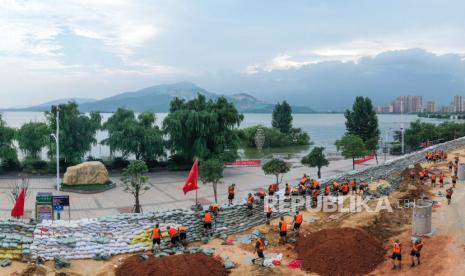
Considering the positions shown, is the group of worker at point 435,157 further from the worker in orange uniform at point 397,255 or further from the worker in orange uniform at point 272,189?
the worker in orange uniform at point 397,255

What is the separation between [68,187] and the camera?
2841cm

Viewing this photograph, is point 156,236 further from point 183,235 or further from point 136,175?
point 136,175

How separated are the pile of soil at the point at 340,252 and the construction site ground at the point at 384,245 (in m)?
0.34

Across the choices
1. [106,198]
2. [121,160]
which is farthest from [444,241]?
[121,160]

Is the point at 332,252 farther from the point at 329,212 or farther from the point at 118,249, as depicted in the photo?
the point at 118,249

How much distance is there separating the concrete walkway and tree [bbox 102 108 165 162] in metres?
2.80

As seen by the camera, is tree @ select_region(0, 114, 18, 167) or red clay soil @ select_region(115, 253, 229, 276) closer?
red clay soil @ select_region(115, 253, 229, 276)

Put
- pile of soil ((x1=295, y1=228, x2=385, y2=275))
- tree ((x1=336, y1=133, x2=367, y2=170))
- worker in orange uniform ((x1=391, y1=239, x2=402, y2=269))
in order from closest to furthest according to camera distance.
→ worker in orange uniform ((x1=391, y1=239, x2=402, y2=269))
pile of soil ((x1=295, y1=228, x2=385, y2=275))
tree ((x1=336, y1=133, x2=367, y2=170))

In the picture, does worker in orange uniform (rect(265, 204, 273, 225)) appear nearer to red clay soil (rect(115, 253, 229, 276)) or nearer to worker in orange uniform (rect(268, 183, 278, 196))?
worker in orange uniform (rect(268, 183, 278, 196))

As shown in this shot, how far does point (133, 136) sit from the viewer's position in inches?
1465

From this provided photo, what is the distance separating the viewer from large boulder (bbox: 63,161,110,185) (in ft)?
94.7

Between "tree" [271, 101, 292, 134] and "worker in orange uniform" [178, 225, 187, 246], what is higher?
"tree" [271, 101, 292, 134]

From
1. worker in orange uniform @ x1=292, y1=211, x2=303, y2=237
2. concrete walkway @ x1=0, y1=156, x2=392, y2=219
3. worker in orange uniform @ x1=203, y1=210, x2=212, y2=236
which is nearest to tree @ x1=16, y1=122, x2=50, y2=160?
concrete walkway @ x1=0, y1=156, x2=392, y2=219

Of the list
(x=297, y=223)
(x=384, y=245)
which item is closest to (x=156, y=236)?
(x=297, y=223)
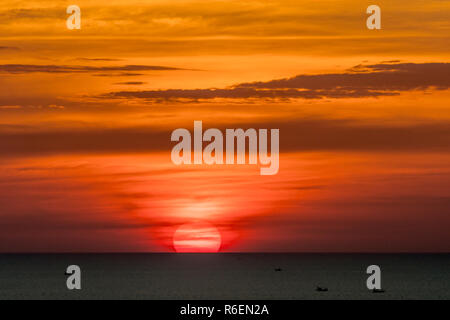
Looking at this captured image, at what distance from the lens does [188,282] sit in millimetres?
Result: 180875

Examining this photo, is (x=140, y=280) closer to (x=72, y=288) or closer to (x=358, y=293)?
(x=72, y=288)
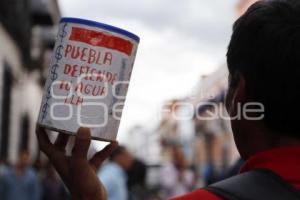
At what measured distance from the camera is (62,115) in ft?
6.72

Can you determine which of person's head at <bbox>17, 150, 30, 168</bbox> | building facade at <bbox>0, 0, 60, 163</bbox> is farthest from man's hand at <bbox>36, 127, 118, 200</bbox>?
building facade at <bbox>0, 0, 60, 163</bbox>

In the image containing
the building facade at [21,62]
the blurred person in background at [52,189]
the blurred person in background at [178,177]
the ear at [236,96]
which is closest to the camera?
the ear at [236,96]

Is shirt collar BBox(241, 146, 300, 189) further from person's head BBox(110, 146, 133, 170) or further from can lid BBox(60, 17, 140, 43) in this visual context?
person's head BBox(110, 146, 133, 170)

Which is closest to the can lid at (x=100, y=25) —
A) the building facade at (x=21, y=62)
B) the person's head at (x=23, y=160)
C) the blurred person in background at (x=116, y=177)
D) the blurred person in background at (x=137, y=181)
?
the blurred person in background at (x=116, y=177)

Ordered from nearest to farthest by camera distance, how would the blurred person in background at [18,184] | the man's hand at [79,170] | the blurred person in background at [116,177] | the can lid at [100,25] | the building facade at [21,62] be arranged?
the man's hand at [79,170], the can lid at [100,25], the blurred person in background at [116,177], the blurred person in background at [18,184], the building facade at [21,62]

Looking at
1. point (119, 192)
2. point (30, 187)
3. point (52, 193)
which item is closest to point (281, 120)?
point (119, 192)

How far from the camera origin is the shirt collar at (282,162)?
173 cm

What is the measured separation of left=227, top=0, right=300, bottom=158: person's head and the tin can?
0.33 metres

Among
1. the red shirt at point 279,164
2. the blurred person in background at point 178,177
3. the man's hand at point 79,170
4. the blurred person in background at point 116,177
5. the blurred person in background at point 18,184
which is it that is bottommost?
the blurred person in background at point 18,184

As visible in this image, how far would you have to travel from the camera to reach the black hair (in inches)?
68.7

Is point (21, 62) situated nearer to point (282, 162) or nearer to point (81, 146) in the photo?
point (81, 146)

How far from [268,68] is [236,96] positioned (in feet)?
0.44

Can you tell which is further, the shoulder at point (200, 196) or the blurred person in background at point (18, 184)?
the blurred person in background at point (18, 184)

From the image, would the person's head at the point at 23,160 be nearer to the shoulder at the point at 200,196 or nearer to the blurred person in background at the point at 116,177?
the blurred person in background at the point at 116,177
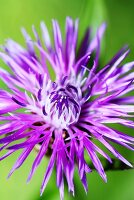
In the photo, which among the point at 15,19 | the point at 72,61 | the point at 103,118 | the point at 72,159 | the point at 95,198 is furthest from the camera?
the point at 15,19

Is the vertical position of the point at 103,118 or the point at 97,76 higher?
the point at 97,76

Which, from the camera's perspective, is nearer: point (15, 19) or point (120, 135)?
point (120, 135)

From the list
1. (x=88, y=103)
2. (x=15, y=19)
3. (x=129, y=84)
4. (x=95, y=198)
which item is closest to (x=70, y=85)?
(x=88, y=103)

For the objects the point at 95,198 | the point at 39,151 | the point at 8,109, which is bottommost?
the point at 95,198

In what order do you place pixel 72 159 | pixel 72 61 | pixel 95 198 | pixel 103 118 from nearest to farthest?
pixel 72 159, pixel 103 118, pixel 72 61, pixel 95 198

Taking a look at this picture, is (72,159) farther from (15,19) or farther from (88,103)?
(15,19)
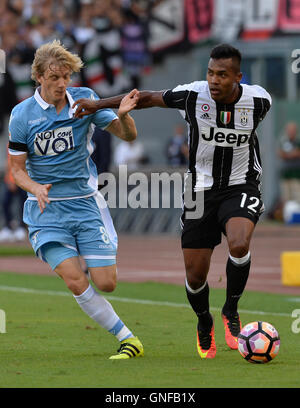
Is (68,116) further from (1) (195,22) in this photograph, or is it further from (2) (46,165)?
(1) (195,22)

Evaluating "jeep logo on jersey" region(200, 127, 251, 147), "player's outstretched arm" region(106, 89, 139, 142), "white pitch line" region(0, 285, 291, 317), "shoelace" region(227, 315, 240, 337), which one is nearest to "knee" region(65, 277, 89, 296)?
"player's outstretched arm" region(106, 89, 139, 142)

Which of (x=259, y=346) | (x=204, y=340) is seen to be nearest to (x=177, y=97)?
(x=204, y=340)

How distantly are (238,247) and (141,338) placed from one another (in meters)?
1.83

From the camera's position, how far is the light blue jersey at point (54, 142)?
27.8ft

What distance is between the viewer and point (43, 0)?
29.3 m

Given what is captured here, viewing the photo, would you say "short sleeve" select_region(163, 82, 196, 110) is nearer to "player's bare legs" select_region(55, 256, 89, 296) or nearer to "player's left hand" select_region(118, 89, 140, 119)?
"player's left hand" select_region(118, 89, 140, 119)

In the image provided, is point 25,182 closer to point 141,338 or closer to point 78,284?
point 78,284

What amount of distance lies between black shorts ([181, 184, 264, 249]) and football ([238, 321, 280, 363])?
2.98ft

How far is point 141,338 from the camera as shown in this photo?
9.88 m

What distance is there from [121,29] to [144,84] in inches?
---------------
Reproduce every line precisely as given, omitting all pictures.

Considering the positions shown, is the group of worker at point 435,157 further from the worker in orange uniform at point 397,255 or further from the worker in orange uniform at point 272,189?
the worker in orange uniform at point 397,255

What is the separation between [68,187] and the camera?
2841cm

Viewing this photograph, is point 156,236 further from point 183,235 or further from point 136,175?
point 136,175

How separated are the pile of soil at the point at 340,252 and the construction site ground at the point at 384,245 (in m)?
0.34

Across the choices
1. [106,198]
2. [121,160]
which is farthest from [444,241]?
[121,160]

Is the point at 332,252 farther from the point at 329,212 or farther from the point at 118,249, as depicted in the photo?
the point at 118,249

How much distance is there separating the concrete walkway and tree [bbox 102 108 165 162] in metres?
2.80

As seen by the camera, is tree @ select_region(0, 114, 18, 167) or red clay soil @ select_region(115, 253, 229, 276) closer?
red clay soil @ select_region(115, 253, 229, 276)

Put
- pile of soil ((x1=295, y1=228, x2=385, y2=275))
- tree ((x1=336, y1=133, x2=367, y2=170))
- worker in orange uniform ((x1=391, y1=239, x2=402, y2=269))
in order from closest to furthest according to camera distance.
→ worker in orange uniform ((x1=391, y1=239, x2=402, y2=269))
pile of soil ((x1=295, y1=228, x2=385, y2=275))
tree ((x1=336, y1=133, x2=367, y2=170))

In the picture, does worker in orange uniform (rect(265, 204, 273, 225)) appear nearer to red clay soil (rect(115, 253, 229, 276)) or nearer to worker in orange uniform (rect(268, 183, 278, 196))?
worker in orange uniform (rect(268, 183, 278, 196))

As shown in this shot, how far does point (133, 136) sit from the viewer's position in inches?
1465

From this provided photo, what is the distance separating the viewer from large boulder (bbox: 63,161,110,185) (in ft)?
94.7

Between "tree" [271, 101, 292, 134] and "worker in orange uniform" [178, 225, 187, 246], what is higher?
"tree" [271, 101, 292, 134]

From
1. worker in orange uniform @ x1=292, y1=211, x2=303, y2=237
2. concrete walkway @ x1=0, y1=156, x2=392, y2=219
3. worker in orange uniform @ x1=203, y1=210, x2=212, y2=236
which is nearest to tree @ x1=16, y1=122, x2=50, y2=160?
concrete walkway @ x1=0, y1=156, x2=392, y2=219

Of the list
(x=297, y=223)
(x=384, y=245)
which item is closest to (x=156, y=236)?
(x=297, y=223)
Looking at this captured image, at what distance from the lens does [188,282] sit in millimetres?
Result: 180875

Examining this photo, is (x=140, y=280) closer to (x=72, y=288) or closer to (x=358, y=293)?
(x=72, y=288)
At what measured distance from the camera is (62,115) in ft?
6.72

Can you determine which of person's head at <bbox>17, 150, 30, 168</bbox> | building facade at <bbox>0, 0, 60, 163</bbox> is farthest from man's hand at <bbox>36, 127, 118, 200</bbox>?
building facade at <bbox>0, 0, 60, 163</bbox>

In the image containing
the building facade at [21,62]
the blurred person in background at [52,189]
the blurred person in background at [178,177]
the ear at [236,96]
which is closest to the camera?
the ear at [236,96]

Is shirt collar BBox(241, 146, 300, 189) further from person's head BBox(110, 146, 133, 170) or further from can lid BBox(60, 17, 140, 43) in this visual context?
person's head BBox(110, 146, 133, 170)

Which is closest to the can lid at (x=100, y=25) —
A) the building facade at (x=21, y=62)
B) the person's head at (x=23, y=160)
C) the blurred person in background at (x=116, y=177)
D) the blurred person in background at (x=137, y=181)
?
the blurred person in background at (x=116, y=177)

Ordered from nearest to farthest by camera distance, how would the blurred person in background at [18,184] | the man's hand at [79,170] | the blurred person in background at [116,177] | the can lid at [100,25] | the building facade at [21,62] be arranged?
the man's hand at [79,170], the can lid at [100,25], the blurred person in background at [116,177], the blurred person in background at [18,184], the building facade at [21,62]

Looking at
1. point (119, 192)
2. point (30, 187)
3. point (52, 193)
which item is closest to point (281, 120)?
point (119, 192)

How far from the camera origin is the shirt collar at (282,162)?
173 cm

What is the measured separation of left=227, top=0, right=300, bottom=158: person's head and the tin can?
0.33 metres

Among
1. the red shirt at point 279,164
2. the blurred person in background at point 178,177
3. the man's hand at point 79,170
4. the blurred person in background at point 116,177
5. the blurred person in background at point 18,184
which is it that is bottommost?
the blurred person in background at point 18,184

As visible in this image, how far would you have to travel from the camera to reach the black hair (in inches)?
68.7

Is point (21, 62) situated nearer to point (282, 162) or nearer to point (81, 146) in the photo?
point (81, 146)

How far from [268,68] is [236,96] positioned (in feet)?
0.44

Can you tell which is further, the shoulder at point (200, 196) or the blurred person in background at point (18, 184)?
the blurred person in background at point (18, 184)

From the image, would the person's head at the point at 23,160 be nearer to the shoulder at the point at 200,196 or nearer to the blurred person in background at the point at 116,177?
the blurred person in background at the point at 116,177
In the photo, which among the point at 15,19 | the point at 72,61 | the point at 103,118 | the point at 72,159 | the point at 95,198 is furthest from the camera?
the point at 15,19

Is the vertical position of the point at 103,118 or the point at 97,76 higher?
the point at 97,76

Which, from the camera's perspective, is nearer: point (15, 19) or point (120, 135)?
point (120, 135)

From the list
1. (x=88, y=103)
2. (x=15, y=19)
3. (x=129, y=84)
4. (x=95, y=198)
which item is closest to (x=70, y=85)?
(x=88, y=103)

For the objects the point at 95,198 | the point at 39,151 | the point at 8,109, which is bottommost?
the point at 95,198

In what order do you place pixel 72 159 | pixel 72 61 | pixel 95 198 | pixel 103 118 from nearest to farthest?
pixel 72 159, pixel 103 118, pixel 72 61, pixel 95 198

Taking a look at this picture, is (72,159) farther from (15,19) or farther from (88,103)?
(15,19)
Is (68,116) further from (1) (195,22) in this photograph, or is it further from (2) (46,165)?
(1) (195,22)

Evaluating "jeep logo on jersey" region(200, 127, 251, 147), "player's outstretched arm" region(106, 89, 139, 142), "white pitch line" region(0, 285, 291, 317), "shoelace" region(227, 315, 240, 337), which one is nearest to "knee" region(65, 277, 89, 296)?
"player's outstretched arm" region(106, 89, 139, 142)

Which of (x=259, y=346) | (x=204, y=340) is seen to be nearest to (x=177, y=97)?
(x=204, y=340)

How distantly are (238,247) and (141,338) placed from one another (in meters)?
1.83

From the camera's position, how far is the light blue jersey at point (54, 142)?
27.8ft

What distance is between the viewer and point (43, 0)?
29.3 m

Given what is captured here, viewing the photo, would you say "short sleeve" select_region(163, 82, 196, 110) is nearer to "player's bare legs" select_region(55, 256, 89, 296) or nearer to "player's left hand" select_region(118, 89, 140, 119)?
"player's left hand" select_region(118, 89, 140, 119)

In the image provided, is point 25,182 closer to point 141,338 or closer to point 78,284?
point 78,284

What amount of distance lies between black shorts ([181, 184, 264, 249]) and football ([238, 321, 280, 363])?
2.98ft

How far is point 141,338 from the camera as shown in this photo?
9.88 m

What distance is there from [121,29] to [144,84] in inches?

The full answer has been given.